* **Problem description**: Your task is to retype, exactly and only, the lines from the one containing "Praying Mantis clipart" to the final line of the entries, leaving out all pictures.

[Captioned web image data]

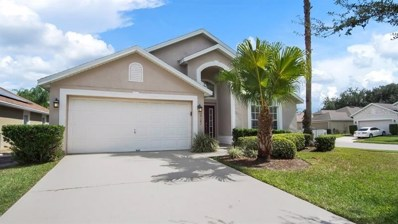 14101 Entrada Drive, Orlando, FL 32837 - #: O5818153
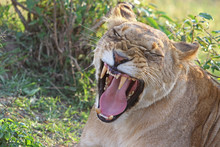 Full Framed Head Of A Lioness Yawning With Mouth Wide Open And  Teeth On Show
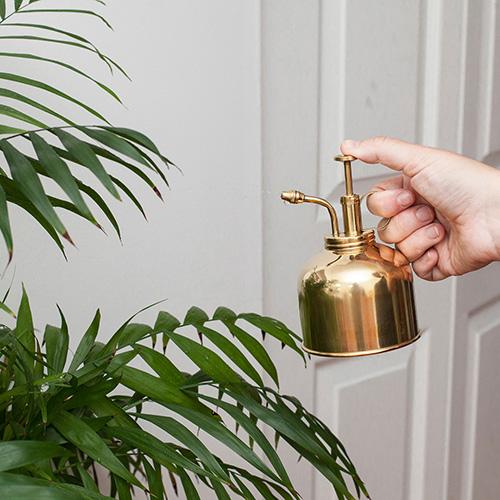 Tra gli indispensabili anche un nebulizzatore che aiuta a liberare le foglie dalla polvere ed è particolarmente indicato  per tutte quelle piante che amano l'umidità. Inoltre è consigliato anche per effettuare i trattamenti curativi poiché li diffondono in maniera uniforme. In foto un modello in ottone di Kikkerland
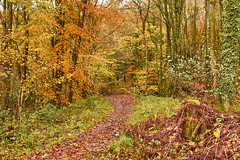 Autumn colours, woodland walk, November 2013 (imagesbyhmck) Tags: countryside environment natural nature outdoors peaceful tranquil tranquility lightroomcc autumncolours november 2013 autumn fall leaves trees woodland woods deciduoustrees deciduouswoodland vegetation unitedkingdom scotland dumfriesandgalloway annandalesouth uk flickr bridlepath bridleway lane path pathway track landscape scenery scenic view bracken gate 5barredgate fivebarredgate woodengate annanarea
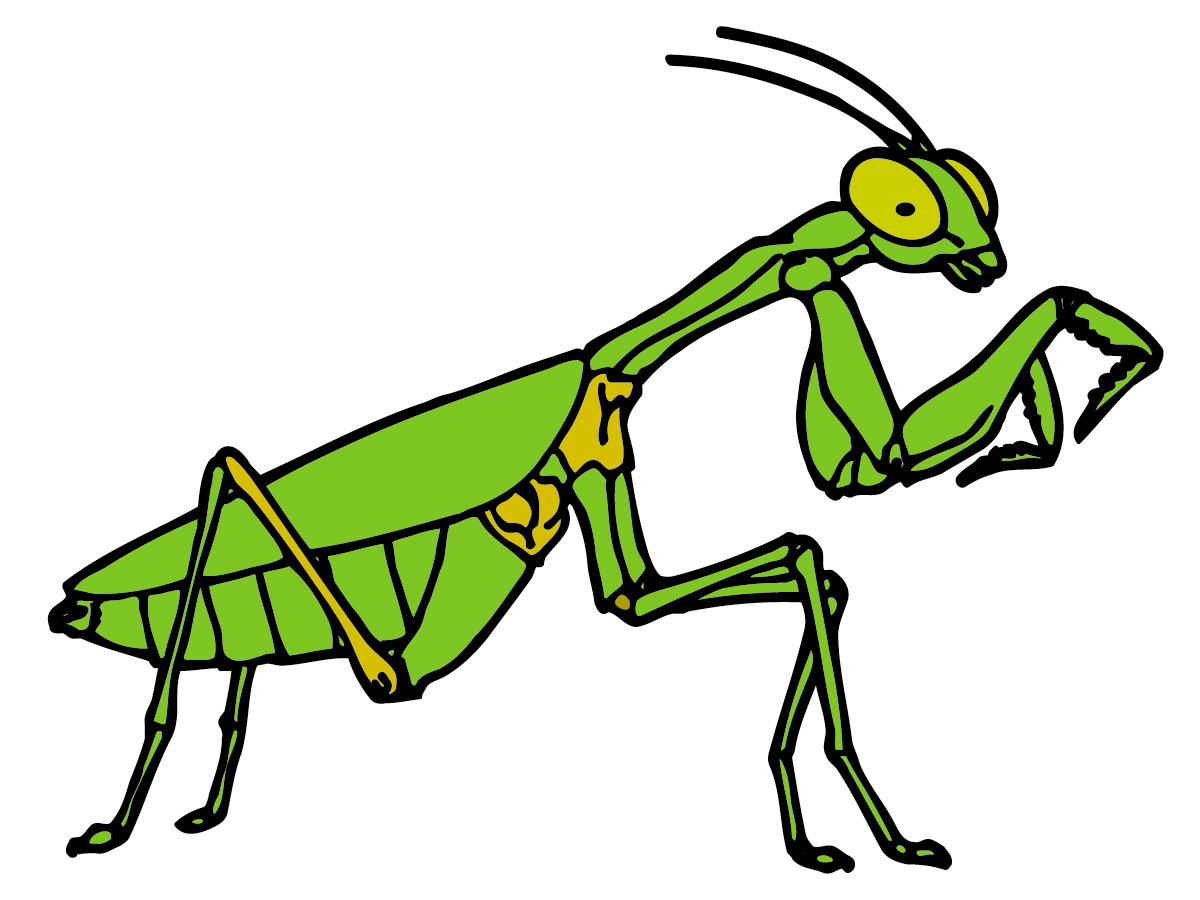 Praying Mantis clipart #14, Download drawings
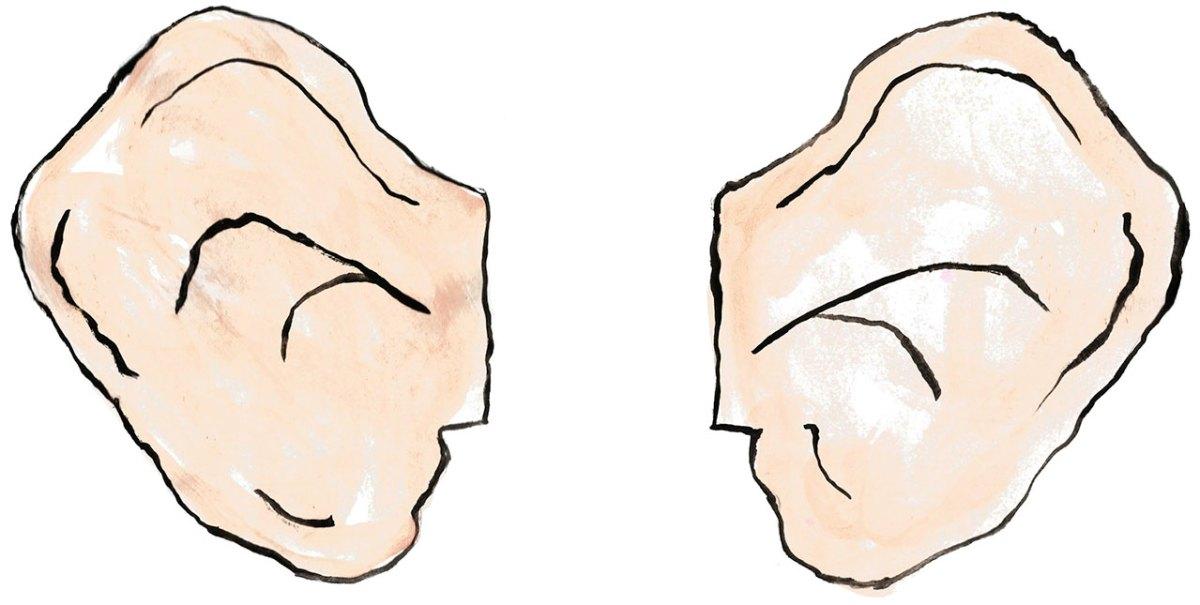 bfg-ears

* **Output below**:
 Praying Mantis clipart #14, Download drawings
 bfg-ears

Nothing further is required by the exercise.